LA CONSIGNE |
Répondez aux questions suivantes à partir du texte sur Anne-Marie.
(a) Dans quelle ville se sont tenus les Championnats canadiens jeunesse de 2011 où elle a établi un record québécois au 2000 m ?
(b) Quel rang a-t-elle obtenu au 3000 m en 2012 ?
(c) Quel autre sport Alex Harvey pratiquait-il à ses débuts ?

TEXTE PRÉSENTÉ |
+---+
Il faut dire aussi qu’Anne-Marie ne manque pas de souffle. Elle est une redoutable coureuse de demi-fond qui détient le record canadien U 16 du 1200 m en 3:35:33, établi en 2011 aux Championnats canadiens jeunesse. Et à ces mêmes Championnats, à Charlottetown, elle a établi un record québécois au 2000 m en abaissant… sa propre marque.

En 2012, ses performances ont évidemment fléchi légèrement en passant aux distances adultes (U 18) : 6e au 1500 m et 3e au 3000 m, mais meilleure 16 ans dans les deux cas. L’heure des grands choix pointe à l’horizon. Un peu comme dans la vie amoureuse. Il y en a deux qui te courent après, et tu pourras pas sortir éternellement avec les deux. Dis, Anne-Marie, la course ou le ski?

«Je ne suis pas sûre à 100%, mais il y a plus de chances que je m’oriente vers le ski de fond. Il y a eu un déclic avec le ski de fond l’an passé. En participant aux mondiaux (impressionnant 18e rang au skiathlon 10 km), j’ai réalisé que j’aimais les compétitions internationales. Je peux me fixer davantage d’objectifs internationaux avec le ski de fond.

«Mais c’est sûr que je continue à courir dans mon entraînement!», ce qui est loin de déplaire à ses entraîneurs Godefroy Bilodeau et Louis Bouchard. Louis est d’ailleurs l’entraîneur d’Alex Harvey qui, à ses débuts, pratiquait lui aussi un autre sport, le vélo de montagne. Il a même participé aux mondiaux juniors avec l’équipe canadienne.
+---+
LIGNES DE DONNÉES |
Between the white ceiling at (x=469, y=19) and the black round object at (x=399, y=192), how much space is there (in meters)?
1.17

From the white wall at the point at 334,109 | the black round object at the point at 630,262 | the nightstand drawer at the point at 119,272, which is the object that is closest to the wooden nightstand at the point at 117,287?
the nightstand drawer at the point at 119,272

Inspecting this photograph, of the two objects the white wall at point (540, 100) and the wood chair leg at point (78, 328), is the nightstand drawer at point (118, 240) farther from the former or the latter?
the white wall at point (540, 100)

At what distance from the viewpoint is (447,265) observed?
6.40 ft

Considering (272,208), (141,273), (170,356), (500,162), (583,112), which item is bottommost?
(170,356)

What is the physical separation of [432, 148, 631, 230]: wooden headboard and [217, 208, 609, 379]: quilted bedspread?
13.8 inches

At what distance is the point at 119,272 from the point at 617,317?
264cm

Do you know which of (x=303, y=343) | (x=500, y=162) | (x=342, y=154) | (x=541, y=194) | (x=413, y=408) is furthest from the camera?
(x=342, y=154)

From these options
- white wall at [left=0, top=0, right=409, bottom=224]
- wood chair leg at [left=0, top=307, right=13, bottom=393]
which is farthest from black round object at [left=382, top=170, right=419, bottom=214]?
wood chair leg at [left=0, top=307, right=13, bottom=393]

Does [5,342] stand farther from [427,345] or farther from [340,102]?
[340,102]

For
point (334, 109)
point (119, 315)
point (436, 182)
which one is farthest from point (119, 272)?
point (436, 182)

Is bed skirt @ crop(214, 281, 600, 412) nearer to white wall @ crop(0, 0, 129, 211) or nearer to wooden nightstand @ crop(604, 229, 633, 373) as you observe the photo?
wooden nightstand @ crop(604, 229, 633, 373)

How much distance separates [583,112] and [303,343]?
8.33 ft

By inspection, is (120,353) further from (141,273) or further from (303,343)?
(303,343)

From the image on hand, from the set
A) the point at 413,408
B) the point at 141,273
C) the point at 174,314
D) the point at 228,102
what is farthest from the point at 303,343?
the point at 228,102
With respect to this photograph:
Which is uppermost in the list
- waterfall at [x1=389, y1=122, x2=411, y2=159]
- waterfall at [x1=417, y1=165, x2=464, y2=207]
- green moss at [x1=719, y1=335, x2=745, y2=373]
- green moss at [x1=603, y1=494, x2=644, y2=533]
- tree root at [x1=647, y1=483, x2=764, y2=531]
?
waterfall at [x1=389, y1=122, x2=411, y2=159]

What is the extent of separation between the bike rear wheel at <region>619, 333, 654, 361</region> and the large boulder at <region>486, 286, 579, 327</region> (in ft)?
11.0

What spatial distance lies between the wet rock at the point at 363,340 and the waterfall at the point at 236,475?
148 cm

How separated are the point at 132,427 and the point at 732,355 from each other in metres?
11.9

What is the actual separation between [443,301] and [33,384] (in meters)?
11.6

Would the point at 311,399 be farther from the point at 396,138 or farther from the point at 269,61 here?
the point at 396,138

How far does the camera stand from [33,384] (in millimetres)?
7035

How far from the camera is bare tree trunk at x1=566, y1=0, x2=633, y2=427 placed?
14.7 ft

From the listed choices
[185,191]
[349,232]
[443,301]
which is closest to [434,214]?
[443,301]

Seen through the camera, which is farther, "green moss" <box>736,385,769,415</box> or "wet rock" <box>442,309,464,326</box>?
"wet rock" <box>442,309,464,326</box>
+---+
SOLUTION |
(a) À Charlottetown.
(b) Le 3e rang.
(c) Le vélo de montagne.